Parathormone also increases DNA, RNA, and protein synthesis in osteoclasts, but decreases such synthetic processes in osteoblasts. These findings are in keeping with the role of the hormone in bone resorption. The intramitochondrial calcium granules in bone cells are also increased after the administration of parathormone. Whether this effect is related to calcium release remains to be shown. The exact molecular sequence that leads to calcium resorption in bone is not known. But it has been established in experiments using bone calvaria and isolated bone cells that parathormone elicits the formation of a second messenger namely, cyclic AMP (see chapter on hormones) through the stimulation of adenylcyclase. 

Postmenopausal bone loss is effectively inhibited by prophylactic administration of estrogen (Recker et al, 1977), but estrogen administration to osteoporotic patients (the conventional treatment) fails to restore lost bone. Estrogen appears to act primarily by putting a brake on bone resorption, i.e., it inhibits the action of parathyroid hormone, the primary stimulus to osteoclastic bone resorption. The mechanism of this inhibition is unknown receptors for estrogen have not been found in bone. A high intake of calcium during the postmenopausal period (up to 1500 mg/d) also is inhibitory (Heaney, 1981), presumably because it raises the level of ionized calcium in the serum sufficiently to suppress parathormone synthesis. 

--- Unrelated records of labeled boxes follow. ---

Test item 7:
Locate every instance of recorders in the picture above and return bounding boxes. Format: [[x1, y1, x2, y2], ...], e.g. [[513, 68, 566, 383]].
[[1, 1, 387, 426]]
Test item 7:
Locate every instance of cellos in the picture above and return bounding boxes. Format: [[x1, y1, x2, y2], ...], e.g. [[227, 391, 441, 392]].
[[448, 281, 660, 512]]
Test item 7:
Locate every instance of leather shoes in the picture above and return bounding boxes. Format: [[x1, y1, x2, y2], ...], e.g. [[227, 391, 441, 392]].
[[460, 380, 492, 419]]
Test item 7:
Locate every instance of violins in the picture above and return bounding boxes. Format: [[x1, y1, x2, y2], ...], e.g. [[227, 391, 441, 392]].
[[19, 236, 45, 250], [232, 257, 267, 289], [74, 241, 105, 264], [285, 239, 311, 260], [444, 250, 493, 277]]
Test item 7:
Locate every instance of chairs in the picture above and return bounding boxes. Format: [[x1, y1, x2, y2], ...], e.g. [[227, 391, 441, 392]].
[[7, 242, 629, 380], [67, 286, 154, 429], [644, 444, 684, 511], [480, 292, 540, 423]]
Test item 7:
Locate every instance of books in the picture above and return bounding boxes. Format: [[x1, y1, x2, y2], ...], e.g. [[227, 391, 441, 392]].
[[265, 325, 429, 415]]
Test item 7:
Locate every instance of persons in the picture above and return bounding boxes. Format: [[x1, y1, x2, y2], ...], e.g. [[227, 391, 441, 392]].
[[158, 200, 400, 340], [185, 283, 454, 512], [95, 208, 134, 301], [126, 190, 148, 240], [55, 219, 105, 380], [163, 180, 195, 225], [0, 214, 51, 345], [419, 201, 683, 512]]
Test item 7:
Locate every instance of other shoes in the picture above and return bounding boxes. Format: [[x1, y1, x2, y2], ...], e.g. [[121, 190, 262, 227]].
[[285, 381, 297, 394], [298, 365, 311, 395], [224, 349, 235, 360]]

In addition to its effects on bone and kidney cells, PTH affects the transport of calcium in the cells of the intestine and the lactating mammary gland. The hormone increases the absorption of calcium from the gut and its secretion in milk. Thus parathormone resembles vitamin D in regulating calcium transport in various kinds of cell. It too may act by regulating the biosynthesis of a specific protein, since actinomycin D prevents the action of PTH on osteoclasts which results in mobilization of bone mineral. Actinomycin D, however, does not affect the increased phosphate excretion by the kidney caused by PTH, so presumably a different mechanism is involved. 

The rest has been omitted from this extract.